» Data excerpt:

☆ ☆ ☆ ☆ ☆ ☆ ☆

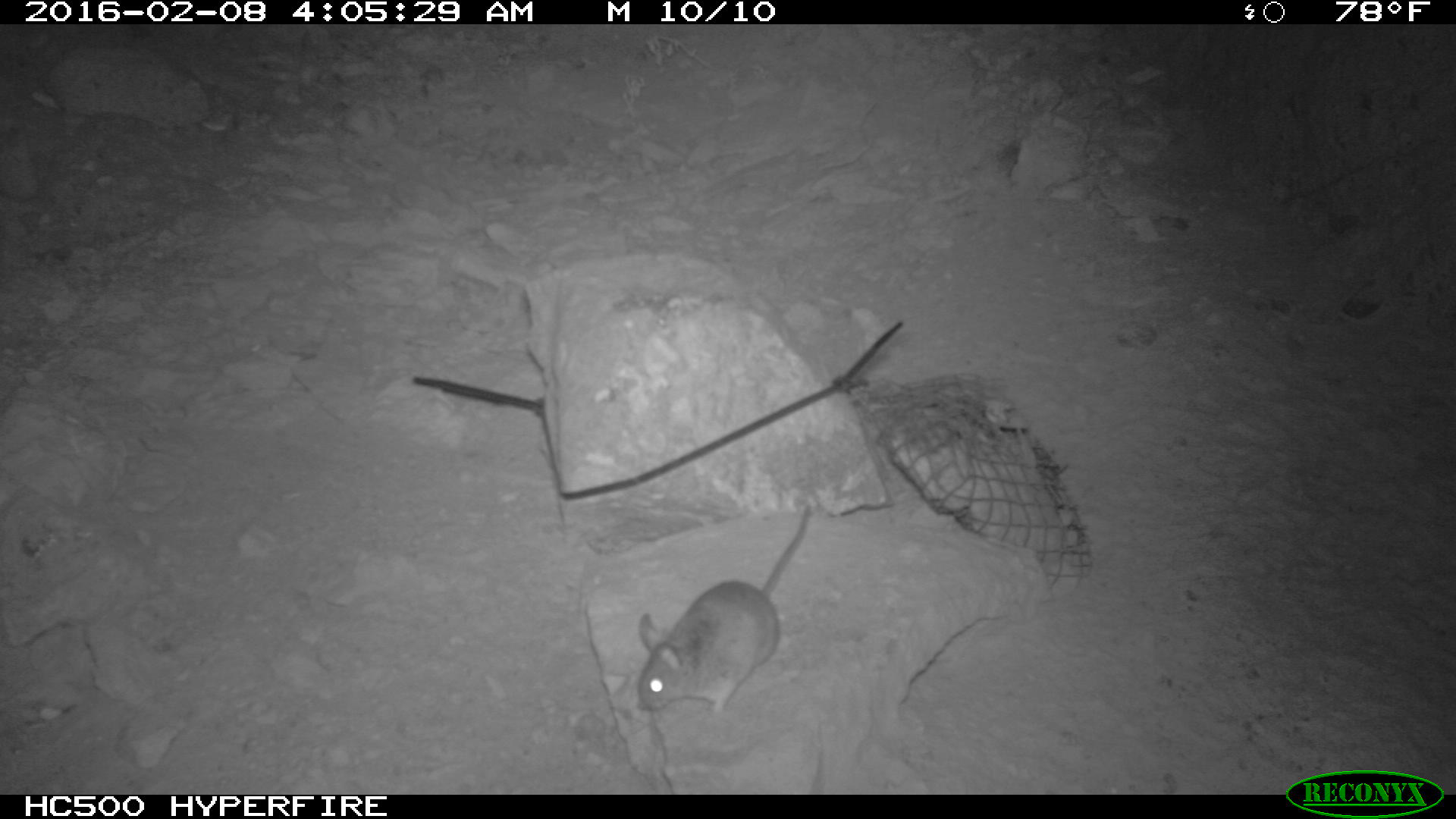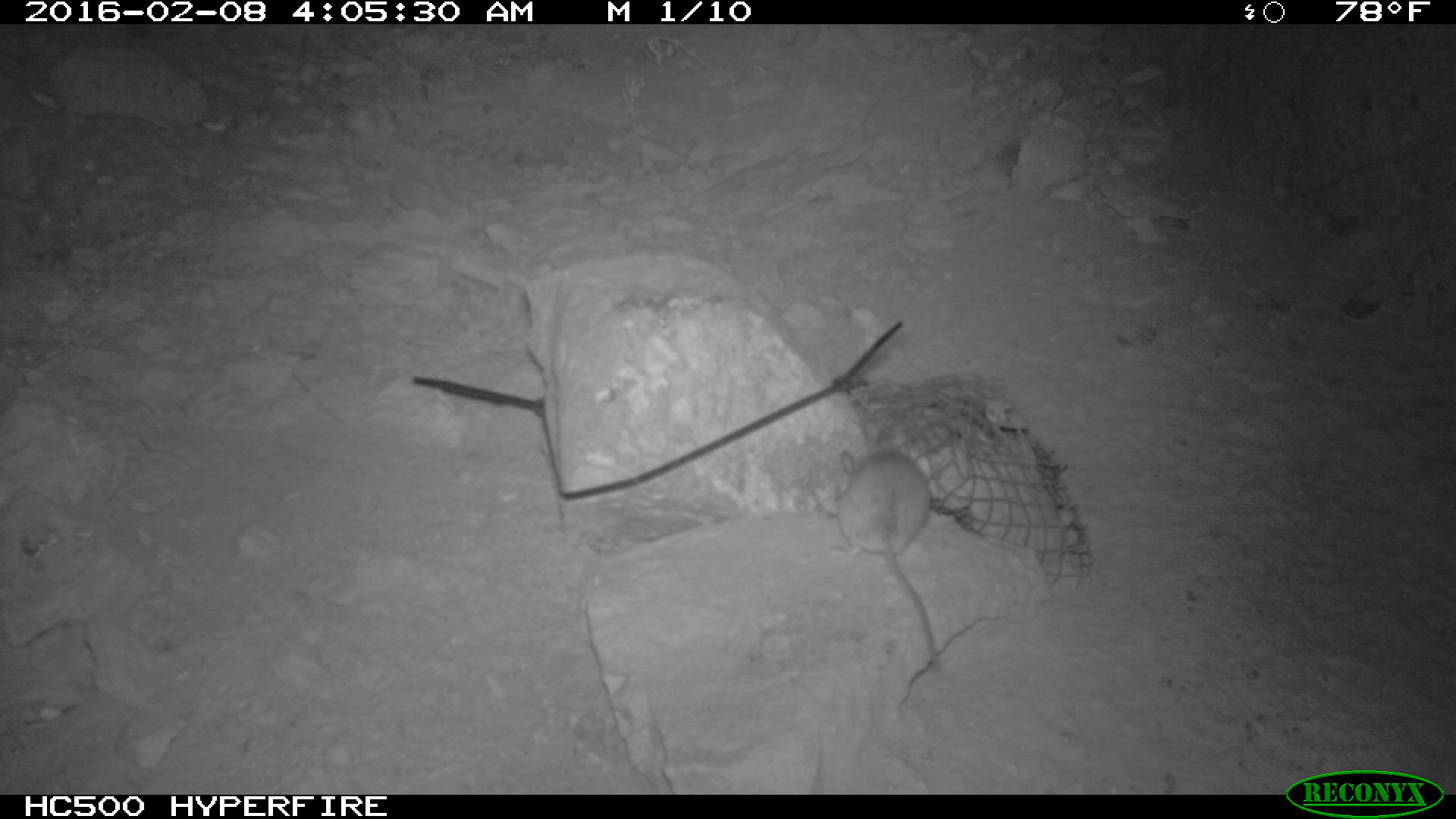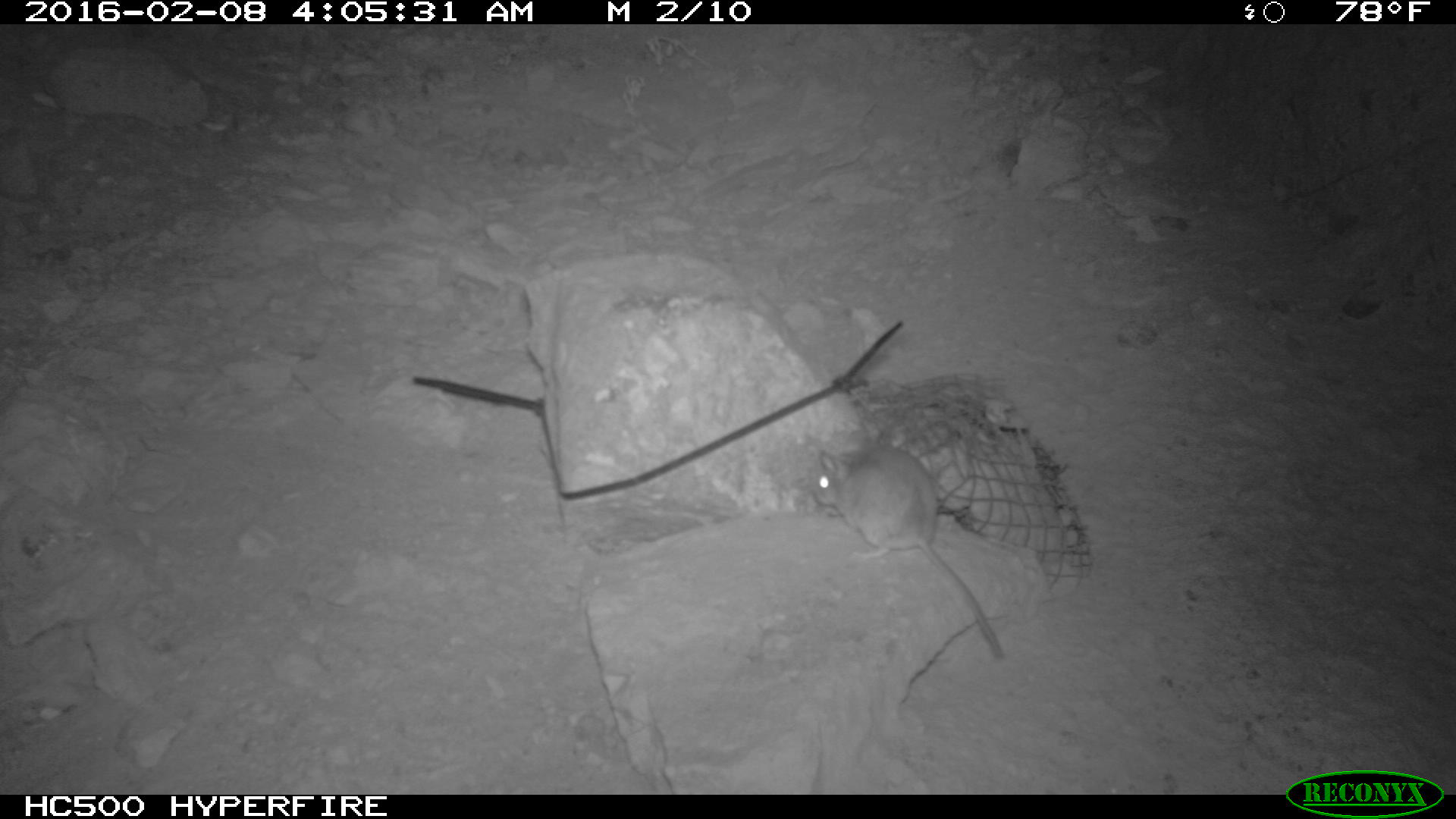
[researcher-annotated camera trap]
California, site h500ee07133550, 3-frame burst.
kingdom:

☆ ☆ ☆ ☆ ☆ ☆ ☆

» Exercise directions:
Images stay out, but the rest of the data above must be repeated exactly.

» Response:
[researcher-annotated camera trap]
California, site h500ee07133550, 3-frame burst.
kingdom:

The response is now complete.